MySql quick insert tens of millions of large data examples

MySql quick insert tens of millions of large data examples

In the field of data analysis, database is our good helper. Not only can we accept our query time, but we can also do further analysis based on it. Therefore, we must insert data into the database. In practical applications, we often encounter data volumes of tens of millions or even larger. If there is no quick insertion method, it will be ineffective and take a lot of time.

When I participated in Alibaba's Tianchi Big Data Algorithm Competition (popular music trend prediction), I encountered such a problem. Before optimizing database query and insertion, I wasted a lot of time. Before optimization, it took an incredible 12 hours just to insert 15 million data items (using the most basic one-by-one insertion). This also prompted me to think about how to optimize database insertion and query operations to improve efficiency.

In the process of continuous optimization, the performance has been greatly improved.
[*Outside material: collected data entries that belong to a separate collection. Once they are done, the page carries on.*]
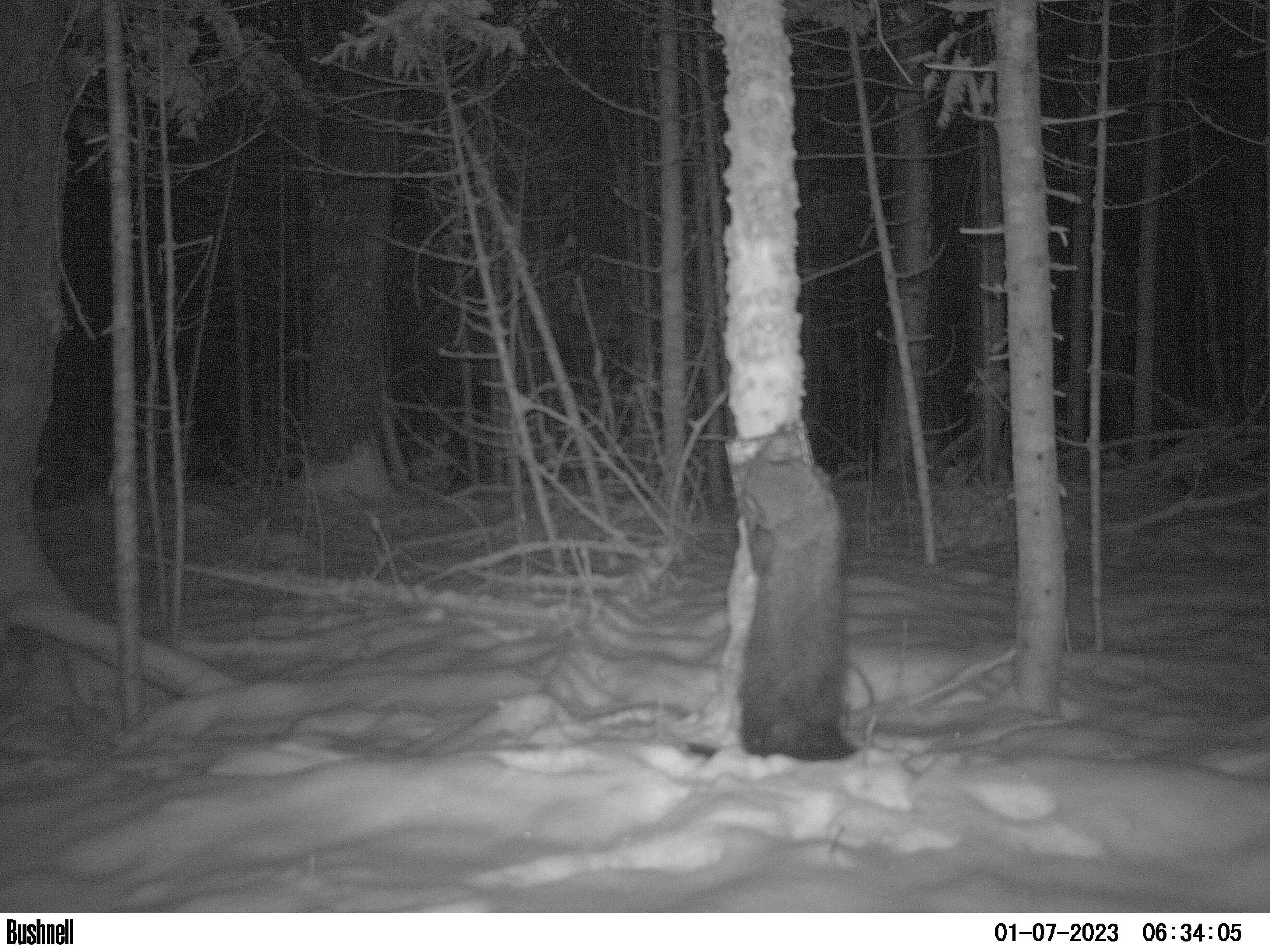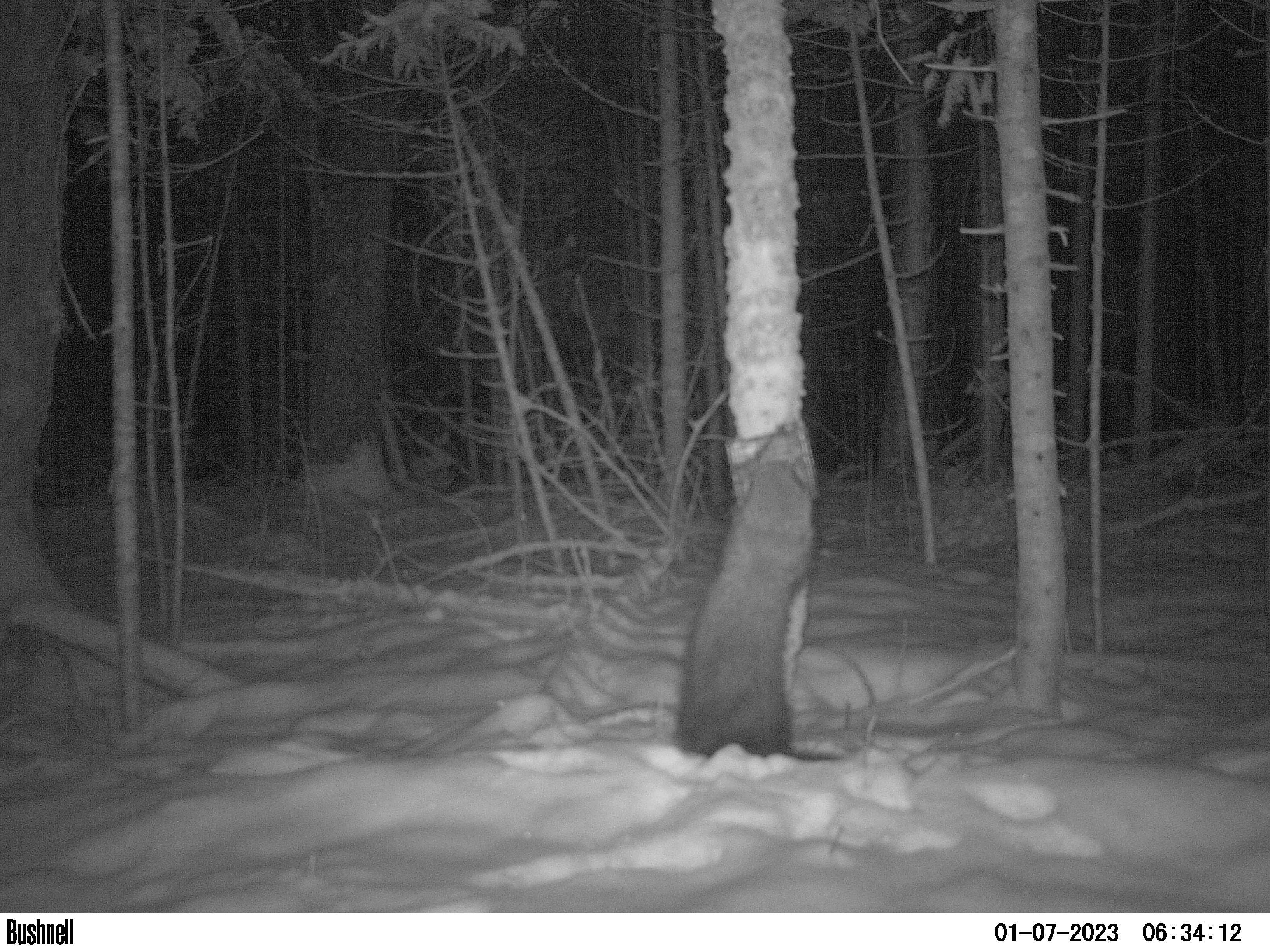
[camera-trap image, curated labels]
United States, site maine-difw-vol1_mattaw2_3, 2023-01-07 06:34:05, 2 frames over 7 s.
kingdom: Animalia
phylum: Chordata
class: Mammalia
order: Carnivora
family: Mustelidae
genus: Pekania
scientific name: Pekania pennanti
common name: fisher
Fisher (Pekania pennanti).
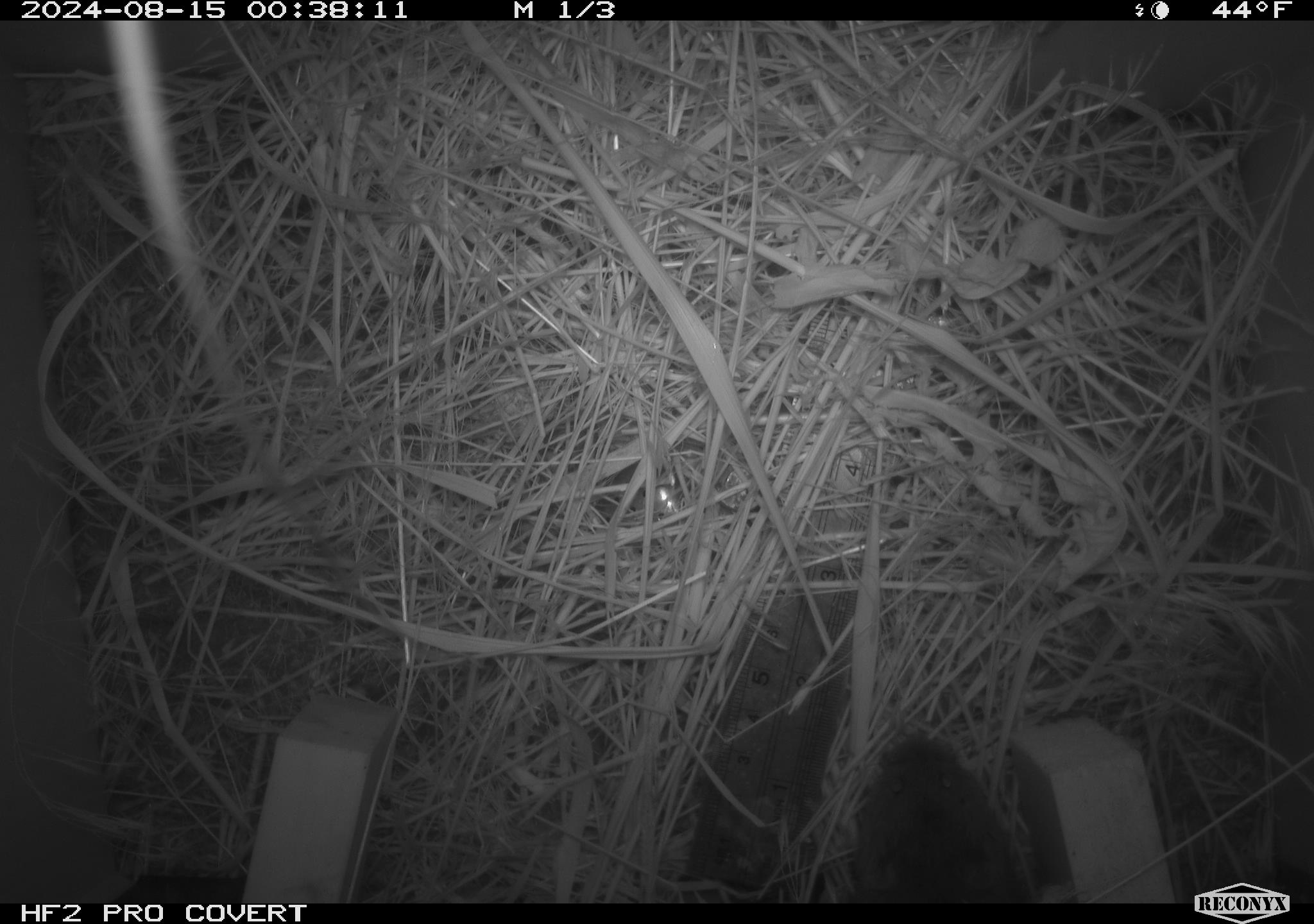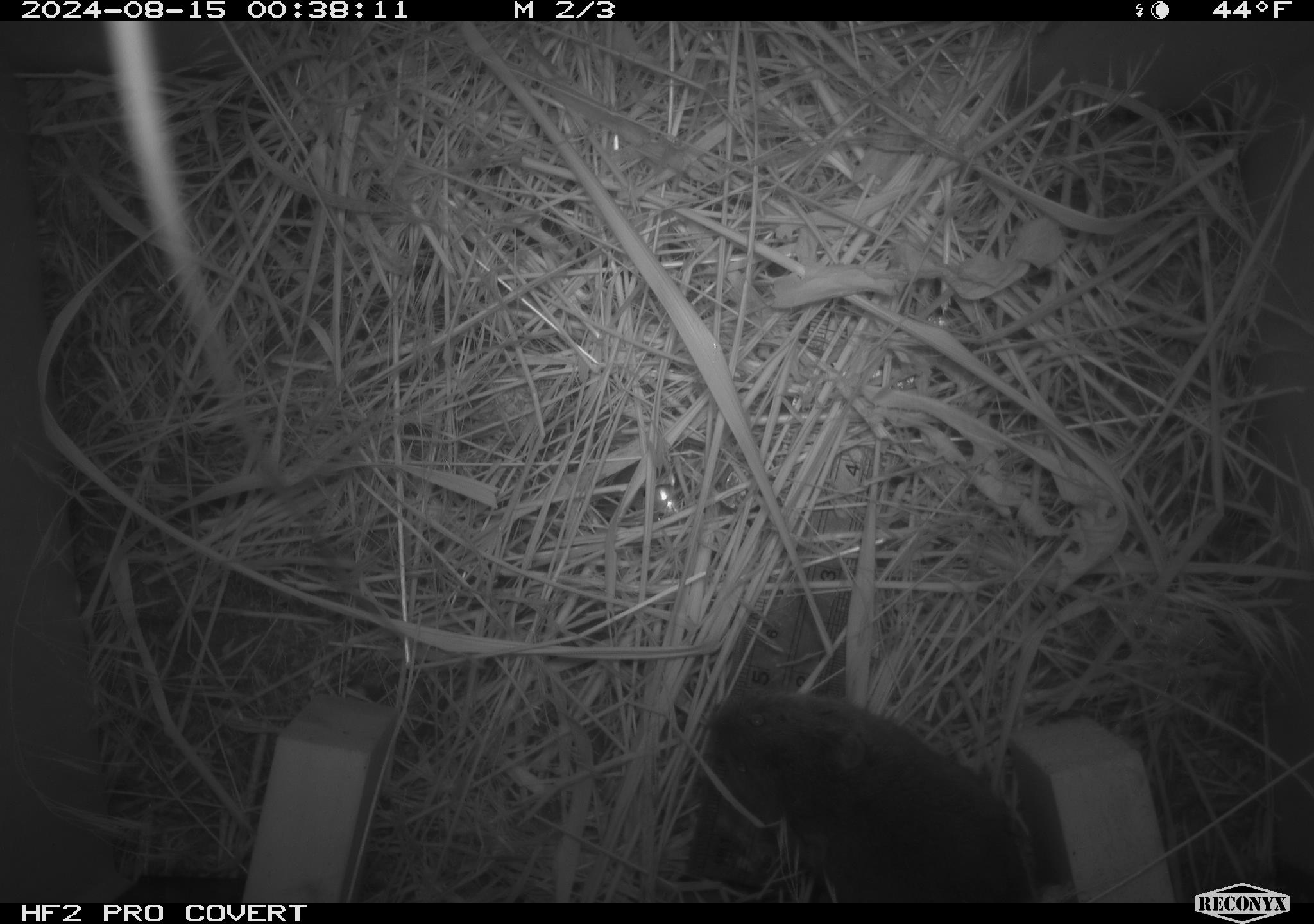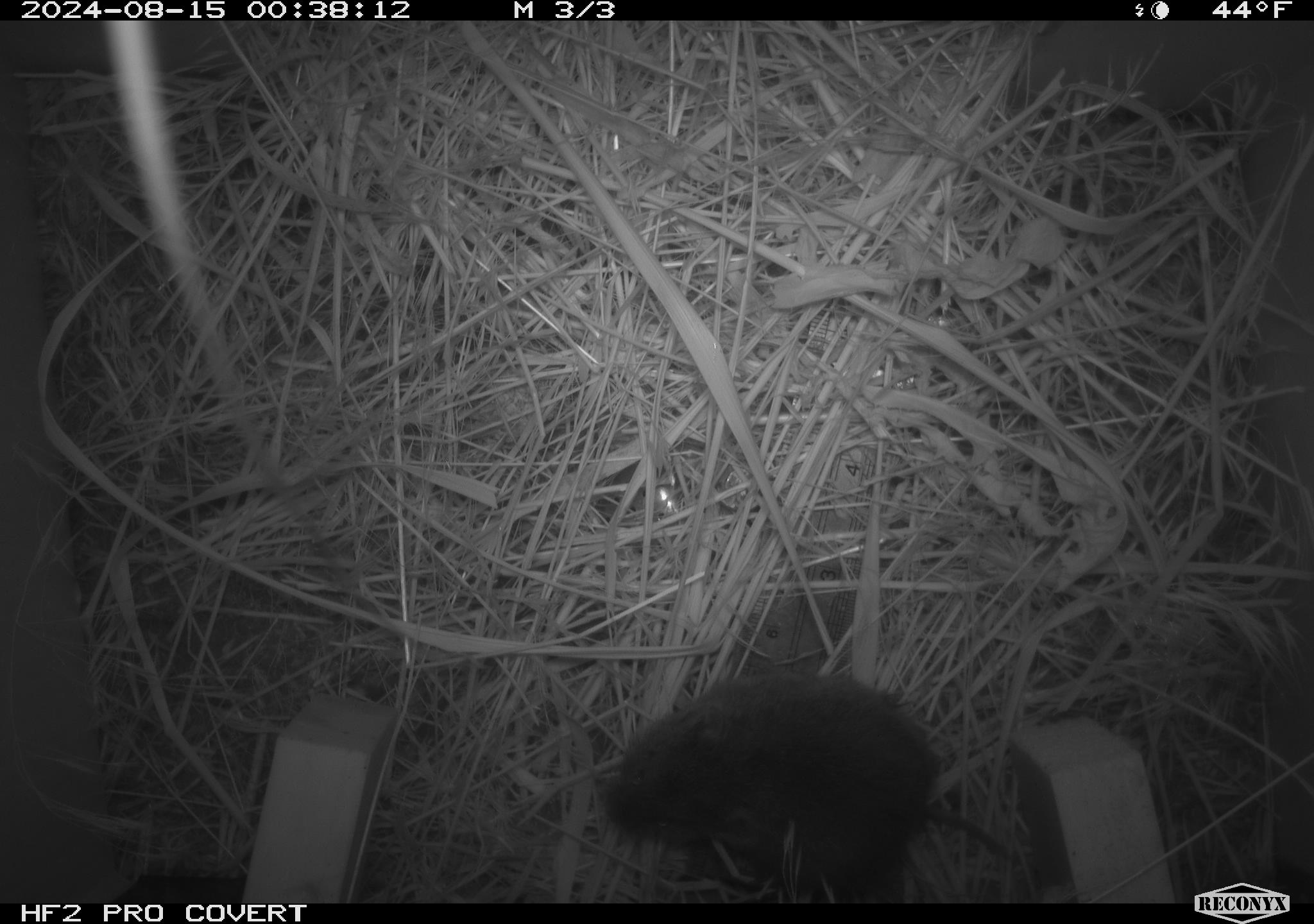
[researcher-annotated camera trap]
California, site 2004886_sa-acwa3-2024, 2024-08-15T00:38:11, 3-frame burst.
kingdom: Animalia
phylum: Chordata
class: Mammalia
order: Rodentia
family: Cricetidae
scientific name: Arvicolinae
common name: voles, lemmings, and muskrats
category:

In the process of querying and aggregating the download, play, and favorite numbers of more than 26,000 songs from the database in time series, the query generation operation speed was reduced from the estimated 40 hours to just over an hour. In terms of database insertion, the performance has been greatly improved. When tested on a new data set, more than 54.9 million pieces of data were inserted in 20 minutes. Let me share my thoughts below.

The optimization process is divided into two steps. The first step is to use the experimental static reader to read data from the CSV file. When the data reaches a certain amount, the multi-threaded insertion into the database program is started. The second step is to use MySQL batch insertion operations.

The first step is to read the file and start inserting multithreading

Here, reaching a certain amount is a question that needs to be considered. In my experiment, I started using 100w as this amount, but a new problem emerged, the Java heap memory overflowed, and finally 10W was used as the standard.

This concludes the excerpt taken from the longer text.